Exercises to complete:
a. Translate this sentence from the text on multiprocessing namespaces into Spanish: "A namespace must be created by a manager."
b. For each statement, say whether the text on multiprocessing namespaces agrees with it, answering yes or no and quoting the deciding words.
(i) A namespace object has public methods.
(ii) A namespace can be used to share lists and dicts.
(iii) Namespace proxy objects can be pickled.
c. Answer from the text on multiprocessing namespaces, one line each.
(i) What does a namespace object's representation show?
(ii) What must create a namespace?
(iii) To what class can namespace proxy objects be passed as arguments?

Page text:
==========

A namespace object has no public methods, but does have writable attributes. Its representation shows the values of its attributes.
— multiprocessing — Process-based parallelism
It may be used to share primitive variables such as:
- Integer values
- Floating point values.
- Strings
- Characters
It cannot be used to share simple Python data structures such as lists, tuples, and dicts.
A namespace must be created by a manager. This means it is hosted in a manager’s server process and shared via proxy objects.
The proxy objects can be shared with child processes and automatically handle serialization (pickling) of data to and from the manager process and provide process-safety.
- Centralized: A single copy of the namespace is hosted in the server process of a manager and interacted with via proxy objects, meaning all processes see the same data.
- Pickability: Namespace (proxy) objects can be pickled, allowing them to be put on queues or passed as arguments to the Pool class.
- Safety: Primitive variables on a namespace can be read and written concurrently in a process-safe manner.
This means that the proxy objects for the namespace can be shared via queues and as arguments to multiprocessing pools, where they must be pickled.

==========

Free-text object descriptions:

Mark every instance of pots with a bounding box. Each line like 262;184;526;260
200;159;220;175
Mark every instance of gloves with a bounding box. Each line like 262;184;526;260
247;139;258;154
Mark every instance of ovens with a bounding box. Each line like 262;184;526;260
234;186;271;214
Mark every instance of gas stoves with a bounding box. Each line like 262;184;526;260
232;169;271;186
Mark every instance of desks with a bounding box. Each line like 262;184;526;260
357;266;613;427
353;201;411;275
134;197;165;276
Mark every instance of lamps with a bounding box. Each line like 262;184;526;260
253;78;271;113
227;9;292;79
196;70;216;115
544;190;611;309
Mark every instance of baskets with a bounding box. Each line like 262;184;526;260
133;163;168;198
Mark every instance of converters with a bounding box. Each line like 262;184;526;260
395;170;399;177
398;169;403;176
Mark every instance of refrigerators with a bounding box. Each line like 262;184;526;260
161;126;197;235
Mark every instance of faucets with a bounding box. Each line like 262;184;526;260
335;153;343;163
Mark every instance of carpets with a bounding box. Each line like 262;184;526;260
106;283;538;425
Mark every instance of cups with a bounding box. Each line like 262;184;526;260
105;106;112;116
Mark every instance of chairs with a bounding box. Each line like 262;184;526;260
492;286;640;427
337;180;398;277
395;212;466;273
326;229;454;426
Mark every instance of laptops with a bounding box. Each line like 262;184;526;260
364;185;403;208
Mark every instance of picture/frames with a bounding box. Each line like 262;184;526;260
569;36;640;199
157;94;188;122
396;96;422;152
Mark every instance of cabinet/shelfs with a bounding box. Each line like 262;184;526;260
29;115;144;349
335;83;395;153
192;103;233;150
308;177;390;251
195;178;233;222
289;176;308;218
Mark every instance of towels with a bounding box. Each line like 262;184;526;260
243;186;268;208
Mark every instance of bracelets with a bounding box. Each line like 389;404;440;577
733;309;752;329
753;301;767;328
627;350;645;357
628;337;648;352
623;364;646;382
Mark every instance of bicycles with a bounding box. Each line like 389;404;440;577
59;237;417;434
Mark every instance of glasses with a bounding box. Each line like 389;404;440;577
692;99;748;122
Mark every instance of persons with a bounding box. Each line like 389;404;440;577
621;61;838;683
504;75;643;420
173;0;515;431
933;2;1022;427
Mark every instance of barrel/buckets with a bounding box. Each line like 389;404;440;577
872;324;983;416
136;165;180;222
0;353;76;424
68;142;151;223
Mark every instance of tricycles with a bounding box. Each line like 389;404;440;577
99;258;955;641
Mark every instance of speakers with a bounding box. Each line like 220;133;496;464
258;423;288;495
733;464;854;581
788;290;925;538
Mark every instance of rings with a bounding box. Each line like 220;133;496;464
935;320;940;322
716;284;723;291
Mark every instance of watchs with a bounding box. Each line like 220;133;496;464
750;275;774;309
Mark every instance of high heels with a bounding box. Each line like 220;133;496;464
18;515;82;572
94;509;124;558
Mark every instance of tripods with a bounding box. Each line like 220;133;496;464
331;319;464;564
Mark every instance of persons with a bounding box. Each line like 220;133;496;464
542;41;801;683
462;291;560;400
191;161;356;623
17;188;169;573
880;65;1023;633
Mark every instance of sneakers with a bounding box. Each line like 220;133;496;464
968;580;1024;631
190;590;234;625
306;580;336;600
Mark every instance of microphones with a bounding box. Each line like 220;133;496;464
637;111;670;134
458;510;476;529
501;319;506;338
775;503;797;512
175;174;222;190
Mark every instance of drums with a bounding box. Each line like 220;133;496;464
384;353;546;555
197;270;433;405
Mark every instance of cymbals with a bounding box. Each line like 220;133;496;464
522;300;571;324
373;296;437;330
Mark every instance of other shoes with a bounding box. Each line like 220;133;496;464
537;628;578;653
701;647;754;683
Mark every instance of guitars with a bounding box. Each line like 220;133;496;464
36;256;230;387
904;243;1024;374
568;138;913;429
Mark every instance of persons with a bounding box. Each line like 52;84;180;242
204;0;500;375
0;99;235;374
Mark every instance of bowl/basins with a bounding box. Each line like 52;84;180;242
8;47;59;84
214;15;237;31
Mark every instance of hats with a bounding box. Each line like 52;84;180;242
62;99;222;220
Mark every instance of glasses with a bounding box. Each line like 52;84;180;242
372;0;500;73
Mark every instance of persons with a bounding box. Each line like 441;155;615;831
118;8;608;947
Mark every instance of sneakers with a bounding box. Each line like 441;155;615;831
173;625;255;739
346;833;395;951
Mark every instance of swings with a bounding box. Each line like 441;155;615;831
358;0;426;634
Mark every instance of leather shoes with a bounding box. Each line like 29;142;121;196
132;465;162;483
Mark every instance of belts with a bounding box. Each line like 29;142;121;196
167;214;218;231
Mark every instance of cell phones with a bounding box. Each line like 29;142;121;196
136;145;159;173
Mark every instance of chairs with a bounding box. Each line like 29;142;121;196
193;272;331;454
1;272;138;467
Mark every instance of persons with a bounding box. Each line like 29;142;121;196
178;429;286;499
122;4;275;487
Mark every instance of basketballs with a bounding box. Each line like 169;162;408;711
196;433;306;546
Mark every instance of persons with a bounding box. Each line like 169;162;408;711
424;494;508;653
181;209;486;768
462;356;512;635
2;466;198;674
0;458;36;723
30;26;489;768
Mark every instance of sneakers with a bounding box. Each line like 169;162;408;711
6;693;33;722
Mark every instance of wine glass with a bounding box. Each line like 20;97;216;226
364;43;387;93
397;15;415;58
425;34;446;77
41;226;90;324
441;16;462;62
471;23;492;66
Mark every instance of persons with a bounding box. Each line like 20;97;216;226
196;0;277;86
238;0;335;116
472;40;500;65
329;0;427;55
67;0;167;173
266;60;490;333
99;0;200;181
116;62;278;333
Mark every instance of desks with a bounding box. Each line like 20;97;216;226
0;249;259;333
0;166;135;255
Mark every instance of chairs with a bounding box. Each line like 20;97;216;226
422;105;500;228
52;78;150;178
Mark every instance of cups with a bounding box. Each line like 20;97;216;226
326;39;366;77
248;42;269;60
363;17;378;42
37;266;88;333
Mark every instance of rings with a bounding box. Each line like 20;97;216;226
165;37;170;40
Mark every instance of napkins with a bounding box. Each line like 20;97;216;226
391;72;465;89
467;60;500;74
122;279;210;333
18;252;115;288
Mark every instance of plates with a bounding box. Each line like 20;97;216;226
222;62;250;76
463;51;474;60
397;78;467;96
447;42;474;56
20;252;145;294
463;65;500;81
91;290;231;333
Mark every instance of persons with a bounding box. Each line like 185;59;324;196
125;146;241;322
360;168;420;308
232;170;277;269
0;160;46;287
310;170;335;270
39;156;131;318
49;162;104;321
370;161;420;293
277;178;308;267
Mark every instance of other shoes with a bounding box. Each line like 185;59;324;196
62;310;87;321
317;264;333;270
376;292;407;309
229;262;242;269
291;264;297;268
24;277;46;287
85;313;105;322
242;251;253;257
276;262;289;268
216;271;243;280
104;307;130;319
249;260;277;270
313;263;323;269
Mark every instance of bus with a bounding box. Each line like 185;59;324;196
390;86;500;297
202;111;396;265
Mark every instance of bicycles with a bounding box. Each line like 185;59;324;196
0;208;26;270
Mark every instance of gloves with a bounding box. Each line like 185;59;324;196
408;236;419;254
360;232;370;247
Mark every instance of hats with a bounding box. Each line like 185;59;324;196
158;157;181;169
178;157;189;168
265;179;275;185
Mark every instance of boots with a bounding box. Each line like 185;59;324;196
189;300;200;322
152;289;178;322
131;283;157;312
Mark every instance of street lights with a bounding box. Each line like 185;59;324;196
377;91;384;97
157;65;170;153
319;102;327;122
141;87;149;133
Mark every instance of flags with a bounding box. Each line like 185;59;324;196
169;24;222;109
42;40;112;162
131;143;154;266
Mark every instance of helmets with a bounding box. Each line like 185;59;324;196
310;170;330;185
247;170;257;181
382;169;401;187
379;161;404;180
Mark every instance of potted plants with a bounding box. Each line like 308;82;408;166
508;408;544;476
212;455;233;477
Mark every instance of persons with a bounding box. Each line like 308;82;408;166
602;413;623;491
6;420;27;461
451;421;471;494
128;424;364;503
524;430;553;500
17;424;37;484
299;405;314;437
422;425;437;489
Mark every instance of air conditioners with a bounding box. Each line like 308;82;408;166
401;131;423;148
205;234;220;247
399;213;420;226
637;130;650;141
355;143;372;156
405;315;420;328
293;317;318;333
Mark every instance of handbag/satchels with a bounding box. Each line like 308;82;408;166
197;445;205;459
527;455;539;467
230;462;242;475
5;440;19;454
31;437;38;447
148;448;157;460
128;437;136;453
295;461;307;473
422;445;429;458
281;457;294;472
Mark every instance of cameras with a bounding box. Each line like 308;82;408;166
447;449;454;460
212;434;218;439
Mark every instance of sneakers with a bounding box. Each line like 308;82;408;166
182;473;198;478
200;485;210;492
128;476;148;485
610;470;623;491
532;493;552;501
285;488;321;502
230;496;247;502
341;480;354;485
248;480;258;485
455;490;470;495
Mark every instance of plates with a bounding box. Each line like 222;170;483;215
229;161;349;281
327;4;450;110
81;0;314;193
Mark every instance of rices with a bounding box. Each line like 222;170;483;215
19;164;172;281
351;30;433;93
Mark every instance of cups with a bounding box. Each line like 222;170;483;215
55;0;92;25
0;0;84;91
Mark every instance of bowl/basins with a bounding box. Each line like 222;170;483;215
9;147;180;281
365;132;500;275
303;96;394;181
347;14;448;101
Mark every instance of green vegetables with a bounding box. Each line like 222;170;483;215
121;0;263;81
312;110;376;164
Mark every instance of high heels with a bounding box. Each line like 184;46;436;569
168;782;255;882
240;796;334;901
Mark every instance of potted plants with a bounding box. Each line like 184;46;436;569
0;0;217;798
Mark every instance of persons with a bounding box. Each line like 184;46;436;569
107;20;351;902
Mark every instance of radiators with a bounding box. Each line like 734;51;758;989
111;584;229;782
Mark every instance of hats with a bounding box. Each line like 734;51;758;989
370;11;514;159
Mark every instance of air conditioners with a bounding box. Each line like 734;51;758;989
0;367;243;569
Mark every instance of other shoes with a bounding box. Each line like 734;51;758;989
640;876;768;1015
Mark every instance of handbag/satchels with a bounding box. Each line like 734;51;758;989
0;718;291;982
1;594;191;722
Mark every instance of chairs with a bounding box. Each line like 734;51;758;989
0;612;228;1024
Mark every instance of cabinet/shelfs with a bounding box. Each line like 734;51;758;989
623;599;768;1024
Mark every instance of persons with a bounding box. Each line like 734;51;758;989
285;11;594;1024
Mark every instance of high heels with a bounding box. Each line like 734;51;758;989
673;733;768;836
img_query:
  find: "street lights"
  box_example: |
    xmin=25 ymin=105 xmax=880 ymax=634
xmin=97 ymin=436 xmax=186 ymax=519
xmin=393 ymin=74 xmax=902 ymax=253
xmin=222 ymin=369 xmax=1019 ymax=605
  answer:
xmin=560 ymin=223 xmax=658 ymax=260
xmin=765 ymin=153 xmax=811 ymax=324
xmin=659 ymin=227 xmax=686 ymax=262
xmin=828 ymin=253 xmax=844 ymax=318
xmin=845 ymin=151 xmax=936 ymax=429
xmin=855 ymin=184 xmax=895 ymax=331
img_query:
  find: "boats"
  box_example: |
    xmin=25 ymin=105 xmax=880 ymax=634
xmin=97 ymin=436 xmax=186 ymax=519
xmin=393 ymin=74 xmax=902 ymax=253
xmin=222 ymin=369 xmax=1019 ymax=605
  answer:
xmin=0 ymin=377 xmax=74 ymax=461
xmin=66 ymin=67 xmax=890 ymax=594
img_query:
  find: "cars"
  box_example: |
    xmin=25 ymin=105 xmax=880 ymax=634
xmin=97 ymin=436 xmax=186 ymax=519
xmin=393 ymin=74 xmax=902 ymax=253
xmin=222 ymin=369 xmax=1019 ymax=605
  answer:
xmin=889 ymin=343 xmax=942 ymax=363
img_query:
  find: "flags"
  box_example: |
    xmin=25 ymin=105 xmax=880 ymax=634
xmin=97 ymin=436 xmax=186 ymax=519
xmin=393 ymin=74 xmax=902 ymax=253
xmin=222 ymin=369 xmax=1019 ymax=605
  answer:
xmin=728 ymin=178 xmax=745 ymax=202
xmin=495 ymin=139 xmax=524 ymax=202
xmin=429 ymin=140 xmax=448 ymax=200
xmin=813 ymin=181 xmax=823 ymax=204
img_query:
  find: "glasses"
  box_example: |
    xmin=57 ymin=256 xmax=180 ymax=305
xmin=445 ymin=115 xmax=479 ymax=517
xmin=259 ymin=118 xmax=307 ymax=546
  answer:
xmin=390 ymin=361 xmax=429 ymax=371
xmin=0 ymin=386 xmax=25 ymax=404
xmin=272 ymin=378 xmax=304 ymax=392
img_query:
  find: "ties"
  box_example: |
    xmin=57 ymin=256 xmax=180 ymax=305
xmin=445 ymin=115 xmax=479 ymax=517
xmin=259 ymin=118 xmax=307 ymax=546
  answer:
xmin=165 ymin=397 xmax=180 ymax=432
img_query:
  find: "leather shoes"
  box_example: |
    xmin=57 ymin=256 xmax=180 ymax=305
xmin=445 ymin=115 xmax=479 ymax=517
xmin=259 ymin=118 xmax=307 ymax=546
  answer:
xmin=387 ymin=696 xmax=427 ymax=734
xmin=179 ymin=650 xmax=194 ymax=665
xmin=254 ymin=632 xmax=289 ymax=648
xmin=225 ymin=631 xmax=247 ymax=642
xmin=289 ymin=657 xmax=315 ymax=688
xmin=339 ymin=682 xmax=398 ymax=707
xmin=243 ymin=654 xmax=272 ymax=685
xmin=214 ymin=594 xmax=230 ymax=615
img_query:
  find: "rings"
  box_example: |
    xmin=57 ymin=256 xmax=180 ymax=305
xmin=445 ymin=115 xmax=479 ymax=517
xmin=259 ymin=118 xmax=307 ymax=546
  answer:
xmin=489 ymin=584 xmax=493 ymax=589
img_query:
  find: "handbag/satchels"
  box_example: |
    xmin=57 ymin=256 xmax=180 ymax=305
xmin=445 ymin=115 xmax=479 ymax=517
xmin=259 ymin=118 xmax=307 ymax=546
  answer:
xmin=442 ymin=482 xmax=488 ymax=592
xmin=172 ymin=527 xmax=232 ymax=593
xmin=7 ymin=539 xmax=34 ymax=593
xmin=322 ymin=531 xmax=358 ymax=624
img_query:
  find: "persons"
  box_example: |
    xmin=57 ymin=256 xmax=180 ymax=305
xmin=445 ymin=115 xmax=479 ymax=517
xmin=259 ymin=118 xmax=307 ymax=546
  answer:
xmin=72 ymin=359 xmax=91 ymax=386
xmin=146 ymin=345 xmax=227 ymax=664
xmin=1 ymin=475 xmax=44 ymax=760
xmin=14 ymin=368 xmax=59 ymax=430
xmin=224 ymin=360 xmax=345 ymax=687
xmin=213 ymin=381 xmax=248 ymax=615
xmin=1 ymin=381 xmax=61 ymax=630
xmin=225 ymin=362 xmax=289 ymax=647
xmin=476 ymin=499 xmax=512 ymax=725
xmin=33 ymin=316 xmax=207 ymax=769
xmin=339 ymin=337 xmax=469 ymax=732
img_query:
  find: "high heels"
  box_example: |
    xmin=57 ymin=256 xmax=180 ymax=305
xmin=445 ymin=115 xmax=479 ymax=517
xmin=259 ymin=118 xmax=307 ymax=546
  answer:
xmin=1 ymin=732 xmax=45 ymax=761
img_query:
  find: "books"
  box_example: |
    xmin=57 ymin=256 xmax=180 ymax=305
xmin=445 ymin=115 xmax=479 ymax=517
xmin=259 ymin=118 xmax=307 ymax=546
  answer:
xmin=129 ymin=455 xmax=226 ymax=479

==========

Answers for this exercise:
a. Un espacio de nombres debe ser creado por un administrador.

b.
(i) No: "A namespace object has no public methods"
(ii) No: "It cannot be used to share simple Python data structures such as lists, tuples, and dicts."
(iii) Yes: "Namespace (proxy) objects can be pickled"

c.
(i) The values of its attributes.
(ii) A manager.
(iii) The Pool class.